Poland’s GDP per capita in 2012 was $22,783 in purchasing power terms, compared with just $8,478 in Ukraine, according to World Bank figures.
U.S. President Barack Obama, in Warsaw for the anniversary celebrations, told an audience including Ukraine’s newly-elected President Petro Poroshenko that the Ukrainians of today were “the heirs of Solidarity”, the Polish movement that challenged Communist rule in the 1980s.
Polish President Bronislaw Komorowski said his country’s success had been “a huge, enormous example …. In my opinion (this) was a component part of the dreams of Ukrainians, of going down the same road, in the direction of the same values”.
CONVERGENCE
Trying to chart whether Ukraine can match Poland’s economic performance is not an exact science.
There are dozens of factors which could skew forecasts, including Ukraine’s separatist rebellion, and the question of whether Kiev will ever join the European Union. Poland’s accession in 2004 spurred its growth.
But using the Polish example helps at least to establish a rough benchmark of where Ukraine could get to, and the main obstacles it would need to overcome. Several measures of Ukraine’s raw potential suggest it is not far behind Poland, and, in some respects, in an even better position.
In Ukraine, around 80 percent of secondary school students went on to university in 2012, compared with 73 percent in Poland, according to data cited by the World Bank. These figures do not take the quality of the education into account.
Ukrainian labor force participation – the share of working-age people who are either employed or unemployed but looking for a job – was 59 percent in 2012, according to the World Bank, a little higher than Poland’s 57 percent.
The country has vast reserves of iron ore and some of the best farmland in the world. Agriculture occupies over 70 percent of Ukrainian territory compared with 49 percent in Poland.
CHALLENGES
However, two figures show a striking divergence. One is a World Bank measure of energy efficiency. On this, Ukraine produced $3 of GDP in 2011 for every unit of energy equivalent to one kg of oil that it consumed, compared with $8.3 in Poland.
International donors have pressed successive Ukrainian governments to adopt legislation that would improve energy efficiency, but with little success.
Heavy energy use is a particular handicap because Ukraine imports much of its natural gas from Russia, for which it pays a higher price than many of Russia’s EU customers.
With relations in crisis over Russia’s annexation of Crimea and the rebellion in eastern Ukraine, high consumption is also a political risk as it entrenches Kiev’s dependence on Moscow.
Corruption is the other measure on which there is a wide gulf.
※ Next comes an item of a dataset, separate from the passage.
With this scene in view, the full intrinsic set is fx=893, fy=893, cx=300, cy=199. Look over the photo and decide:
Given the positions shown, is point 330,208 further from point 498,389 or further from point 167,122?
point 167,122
The Transparency International corruption perception index, which places the cleanest countries at the top of its ranking, put Poland in 38th place out of 177 countries in 2013, and Ukraine in 144th place.
“We have had very bad experiences in recent years, especially with actions of tax offices and court decisions totally failing to meet international standards,” Borys, from Polish bank PKO BP, said of its business in Ukraine.
Corruption translates into lower foreign investment. In the last 20 years Poland has attracted over $180 billion of foreign direct investment, central bank data shows. Ukraine, which has a larger population, has attracted just over $52 billion in the same period, Ukrainian statistics office data shows.
One economist familiar with both countries said Ukraine has potential but because of corruption and governance problems it may be more realistic for it to take as its model not Poland but Romania and Bulgaria, the EU’s poorest members.